Shrimp size is measured by how many shrimp you get in a pound. That number is called “the count” and the higher the number, the smaller the shrimp will be. For this pasta dish, you’ll need mid-sized shrimp that would fall in the 41-50 count size range.
Fresh or Frozen
Of course, there is shrimp to be found in bags in the frozen food section of the grocery store. However, those fresh looking shrimp in the seafood case may have once been frozen as well. That’s not a bad thing. Flash-frozen shrimp that have thawed are delicious and will work well for your recipe. Granted, it’s not quite as good as buying live shrimp directly off the boat, but since that’s not often an option, pre-frozen grocery store shrimp is an excellent choice for the average home cook.
Raw or Cooked
For the juiciest and freshest flavor, buying raw shrimp is just about always preferable to buying pre-cooked shrimp. It’s also usually cheaper.
This recipe calls for linguine but it will work just as well with any flat, ribbon-like pasta such as pappardelle or fettuccine. Don’t have any of those types of pasta on hand? Just use some spaghetti and it will still be delicious.
What is Tasso Ham?
Tasso ham comes from the Cajun cooking tradition of Louisiana. It’s cured, smoked and spiced in a way that really brings and extra kick to this shrimp and cream cheese pasta dish. If you can’t find tasso ham in your grocery store, don’t worry. Any smoky ham or bacon will work nicely in its place.
The tasso provides a lot of the spice for this recipe but you’ll also need a little bit of Cajun seasoning. It doesn’t matter what brand you use, so don’t worry about that. Then there’s the lemon juice added right before serving that not only provides a nice shot of vitamin C but also brightens the dish and balances out its flavors.
Shrimp and Cream Cheese Pasta Recipe
Difficulty level: Easy
Preparation time: 20 minutes
Total cooking time: 45 minutes
Yield: 4 servings
- 1 pound of linguine pasta
- 2 tablespoons olive oil, divided
- 1 cup of tasso ham, diced – if tasso is unavailable, use bacon or smoked ham
- 1-1/2 pounds of peeled and deveined shrimp
- 1 pat of unsalted butter
- 1 cup green onions, sliced
- 1 cup sliced button mushrooms
- 2 cloves of garlic, minced
- ½ cup reserved pasta water
- 1-2 teaspoons Cajun seasoning
- 1 8-ounce brick of full-fat or low-fat cream cheese, softened
- ½ cup milk
- ½ cup grated parmesan cheese
- Juice from one half of a lemon
- 2 tablespoons fresh parsley, chopped
- Cook linguine in a large pot of lightly-salted, boiling water on medium-high heat until al dente.
- Drain, reserving ½ of a cup of pasta water.
- Return the linguine to the pot and drizzle a tablespoon of olive oil over it and toss to prevent sticking. Set aside.
- Add the other tablespoon of olive oil to a large skillet over medium heat. When hot, add the tasso and cook for two minutes, stirring constantly.
- Add shrimp and cook until pink, which should be about 2 minutes per side.

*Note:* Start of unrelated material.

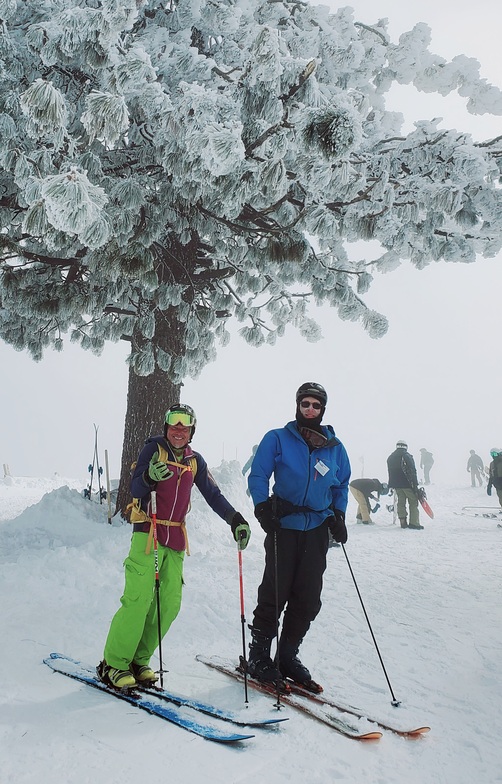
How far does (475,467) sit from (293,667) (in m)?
26.9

Alternatively, it can be also grilled for added flavor.
- When finished, transfer the shrimp and tasso to a plate.
- Add the butter to the empty skillet and turn the heat to medium-low.
- When the butter is melted, add the mushrooms.

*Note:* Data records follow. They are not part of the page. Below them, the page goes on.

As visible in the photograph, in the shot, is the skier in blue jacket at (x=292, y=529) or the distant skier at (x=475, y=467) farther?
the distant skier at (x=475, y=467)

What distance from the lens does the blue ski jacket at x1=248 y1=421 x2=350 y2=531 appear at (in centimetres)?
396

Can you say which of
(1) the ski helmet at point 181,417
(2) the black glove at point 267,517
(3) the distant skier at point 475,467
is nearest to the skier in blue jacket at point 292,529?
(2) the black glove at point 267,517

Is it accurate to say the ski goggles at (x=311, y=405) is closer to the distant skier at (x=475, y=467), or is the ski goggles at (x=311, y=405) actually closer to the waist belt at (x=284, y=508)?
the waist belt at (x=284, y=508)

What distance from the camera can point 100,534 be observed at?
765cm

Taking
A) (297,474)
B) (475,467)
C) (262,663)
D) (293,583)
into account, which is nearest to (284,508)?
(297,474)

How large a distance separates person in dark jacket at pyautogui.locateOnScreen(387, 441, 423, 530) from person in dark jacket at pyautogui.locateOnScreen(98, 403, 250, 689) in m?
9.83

- Sauté for a few minutes, allowing the mushrooms to release their liquid, about five minutes.
- Add the garlic and green onions and sauté for an additional three minutes.

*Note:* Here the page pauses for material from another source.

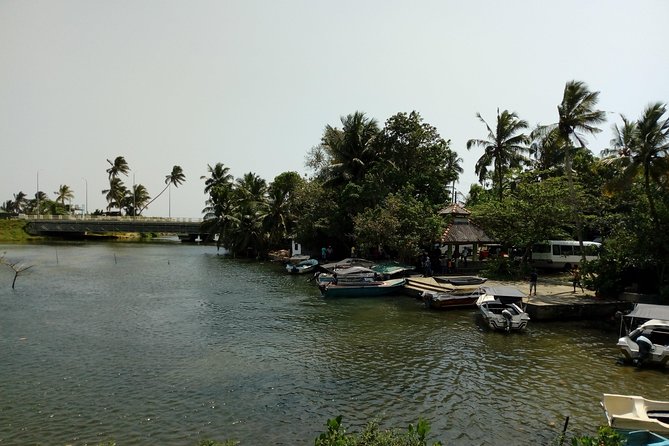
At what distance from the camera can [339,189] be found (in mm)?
51500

- Turn the heat down to low and add the cream cheese to the skillet, stirring in order to break it up.
- After the cream cheese has completely melted, add the milk, parmesan cheese and Cajun seasoning. Stir. If the mixture is too thick, add some of the pasta water.
- Stir in the lemon juice.
- Taste and adjust the seasoning of the cream sauce.
- Return the shrimp and tasso to the skillet and stir.
- Pour the contents of the skillet over the top of the pasta and toss to coat.
- Sprinkle on the fresh parsley and serve immediately. Enjoy!